My life spans the period of time he talks about in his op-ed piece of February 20. My emotional immaturity as a teenager led to a very untimely pregnancy while still in high school. Yes, I know it is quite common today, but not at that time.
Thanks to an evening school training program by Grumman Aircraft, I became a machinist while earning my degree at Hofstra evening school. I bought a house at nineteen and had three children by the time I was twenty-one. Try doing that today.
Thanks to our post-WWII manufacturing economy, I was able to survive and eventually prosper. I think often today about the reality that I would not be able to do what I did then in today's America.
My big disappointment today is that there has not been a clear call to action by the Obama administration. In my opinion, the first priority should have been a call to public service program for our young people starting out in life and to our seniors at the end of life.
Why weren't the young people who were significant in Obama's election called to some type of mandatory public service? Is that too radical?
My senior career (I will die while living and never retire) as you know is in the field of urban horticulture, which I prefer to call urban greenscaping. This is a fertile field for new business and new jobs but we have inadequate leadership.
Retrogressive public institutions that teach naive young foodies and dirt farmer wanabees methods that are long outdated in the modern urban world dominate the public conversation. In my view this is a national failure.
What we need in the city are urban food producers who are technologists rather than dirt farmers. Dirt farmers, do what they do best in the country where there is an ample supply of dirt. Here in the city, land is scarce and very often unsafe for food growing. Soil contamination is quite common and often an unrecognized hazard to health.
Modern sub-irrigation planters (SIPs), hydroponics, aeroponics and aquaponics are far better solutions for local food production in the city. There are many good efforts going on in this field, but not nearly enough. Those talking dirt unfortunately dominate the conversation.
We don’t need more low paying service jobs in the city. We desperately need manufacturing and technology-based jobs that offer the opportunity for a traditional but sustainable American life not solely based on consumerism. Widespread use of modern food production technology will lead to new small businesses and new jobs with decent pay.
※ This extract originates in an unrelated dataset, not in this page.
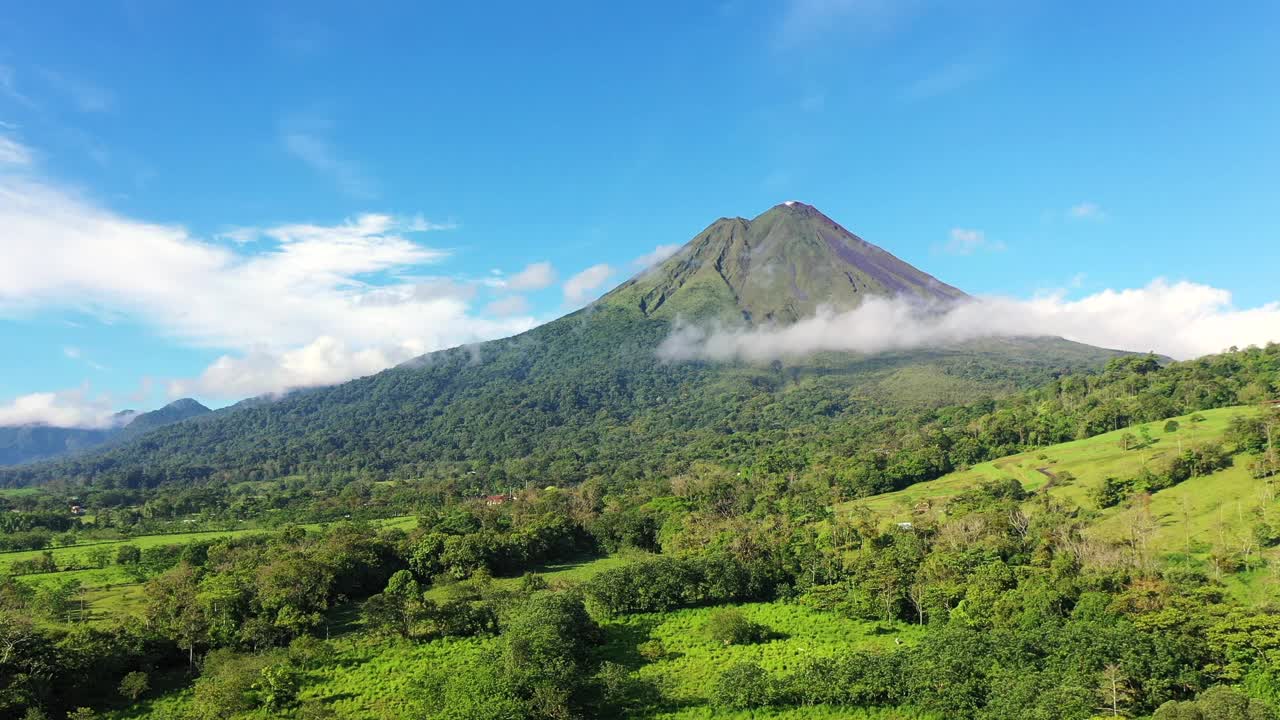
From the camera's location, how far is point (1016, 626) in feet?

It would also make good business sense for partnerships to form between urban food technologists and rural farmers. We need creative and holistic solutions rather than partisan partitioning which is so often the case in our current society. This would be a great program for the new leaders of the USDA under the Obama administration. I'm not convinced they're listening.
The Fat Lady Has Sung - NYTimes.com
Welcome to the lean years.
Yes, sir, we’ve just had our 70 fat years in America, thanks to the Greatest Generation and the bounty of freedom and prosperity they built for us. And in these past 70 years, leadership — whether of the country, a university, a company, a state, a charity, or a township — has largely been about giving things away, building things from scratch, lowering taxes or making grants.
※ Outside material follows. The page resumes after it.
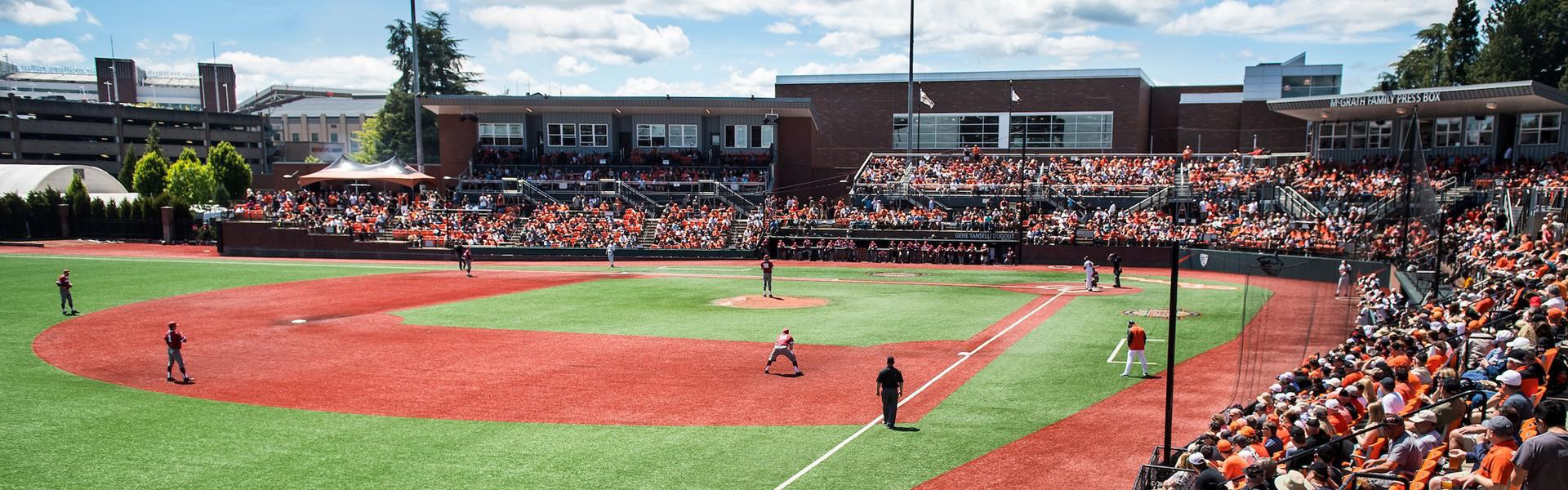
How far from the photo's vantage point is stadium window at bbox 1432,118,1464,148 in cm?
4428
Let’s just hope our lean years will only number seven. That will depend a lot on us and whether we rise to the economic challenges of this moment. Our parents truly were the Greatest Generation. We, alas, in too many ways, have been what the writer Kurt Andersen called “The Grasshopper Generation,” eating through the prosperity that was bequeathed us like hungry locusts. Now we and our kids together need to be “The Regeneration” — the generation that renews, refreshes, re-energizes and rebuilds America for the 21st century.
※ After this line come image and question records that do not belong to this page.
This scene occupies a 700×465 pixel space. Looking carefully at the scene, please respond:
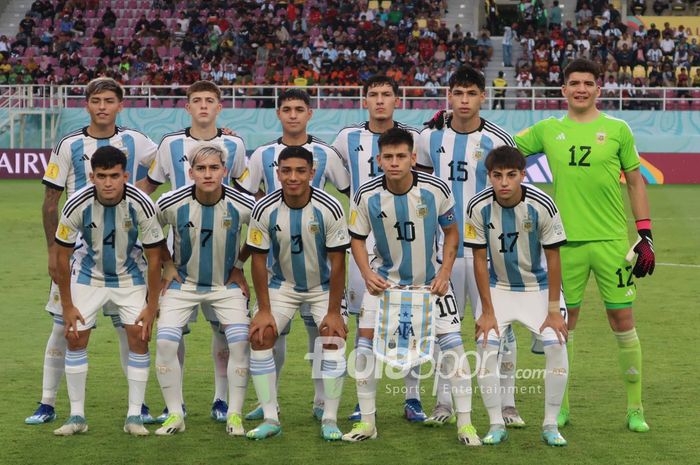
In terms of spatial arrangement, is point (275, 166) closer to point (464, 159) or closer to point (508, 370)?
point (464, 159)

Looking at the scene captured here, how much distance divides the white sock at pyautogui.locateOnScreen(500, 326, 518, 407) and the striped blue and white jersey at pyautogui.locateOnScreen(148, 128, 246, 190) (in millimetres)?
2129

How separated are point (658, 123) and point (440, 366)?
24.6 meters

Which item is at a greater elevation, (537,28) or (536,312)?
(537,28)

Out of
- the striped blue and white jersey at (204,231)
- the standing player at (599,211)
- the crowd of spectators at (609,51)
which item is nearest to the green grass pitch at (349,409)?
the standing player at (599,211)

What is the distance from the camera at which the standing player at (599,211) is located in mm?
7109

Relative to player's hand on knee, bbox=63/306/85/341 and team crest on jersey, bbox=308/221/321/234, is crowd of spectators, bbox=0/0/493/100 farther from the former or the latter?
player's hand on knee, bbox=63/306/85/341

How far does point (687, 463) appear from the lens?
6285 mm

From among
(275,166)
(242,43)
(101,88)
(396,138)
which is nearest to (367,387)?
(396,138)

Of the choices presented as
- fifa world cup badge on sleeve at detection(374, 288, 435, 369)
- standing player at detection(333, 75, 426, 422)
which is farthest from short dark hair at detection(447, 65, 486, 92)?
fifa world cup badge on sleeve at detection(374, 288, 435, 369)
The USDA Extension Program and our botanic gardens became "grasshopper" havens back in the '70s when I made my mid-life career change. I know these grasshoppers well, they were my classmates.
The Cal Poly campus was teeming with anti-technology, counter culture kids who
were looking to avoid the harsh world of business. There was a one year
wait to get into the schools of horticulture, landscape architecture
and forestry. Many of my young classmates are now tenured professors and
shelf sitters in our land grant institutions and the extension program.
Mr. Obama won the election because he was able to “rent” a significant number of independent voters — including Republican business types who had never voted for a Democrat in their lives — because they knew in their guts that the country was on the wrong track and was desperately in need of nation-building at home and that John McCain was not the man to do it.
I am one to those he "rented", but as we know renters can readily move.